REQUIRED WORK
Starting with the opening line of the material, restate every line word for word, and end on the line containing "content_type: text/javascript; charset=utf-8".

EXERCISE MATERIAL
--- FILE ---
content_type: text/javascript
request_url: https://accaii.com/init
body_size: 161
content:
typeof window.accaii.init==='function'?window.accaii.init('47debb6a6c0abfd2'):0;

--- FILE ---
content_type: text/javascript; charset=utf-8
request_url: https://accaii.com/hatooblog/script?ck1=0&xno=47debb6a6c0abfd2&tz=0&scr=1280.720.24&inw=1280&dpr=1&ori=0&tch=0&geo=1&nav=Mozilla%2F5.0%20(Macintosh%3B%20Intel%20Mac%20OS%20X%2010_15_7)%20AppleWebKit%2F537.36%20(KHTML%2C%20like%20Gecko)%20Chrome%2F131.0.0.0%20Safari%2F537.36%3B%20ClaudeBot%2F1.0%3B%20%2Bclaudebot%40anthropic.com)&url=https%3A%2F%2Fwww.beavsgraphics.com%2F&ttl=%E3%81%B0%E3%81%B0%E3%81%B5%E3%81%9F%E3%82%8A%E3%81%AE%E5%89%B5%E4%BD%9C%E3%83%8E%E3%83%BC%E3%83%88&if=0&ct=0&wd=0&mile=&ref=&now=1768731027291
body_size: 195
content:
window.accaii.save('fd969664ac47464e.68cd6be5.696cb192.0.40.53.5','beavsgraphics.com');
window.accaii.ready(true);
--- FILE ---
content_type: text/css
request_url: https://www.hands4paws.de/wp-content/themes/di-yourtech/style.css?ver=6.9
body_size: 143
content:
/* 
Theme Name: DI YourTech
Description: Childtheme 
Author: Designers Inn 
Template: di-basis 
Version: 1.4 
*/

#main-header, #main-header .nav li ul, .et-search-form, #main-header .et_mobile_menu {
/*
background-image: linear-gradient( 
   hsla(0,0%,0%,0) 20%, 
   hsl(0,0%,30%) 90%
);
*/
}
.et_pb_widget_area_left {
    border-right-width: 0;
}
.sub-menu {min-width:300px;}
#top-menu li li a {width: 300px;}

EXPECTED OUTPUT
--- FILE ---
content_type: text/javascript
request_url: https://accaii.com/init
body_size: 161
content:
typeof window.accaii.init==='function'?window.accaii.init('47debb6a6c0abfd2'):0;

--- FILE ---
content_type: text/javascript; charset=utf-8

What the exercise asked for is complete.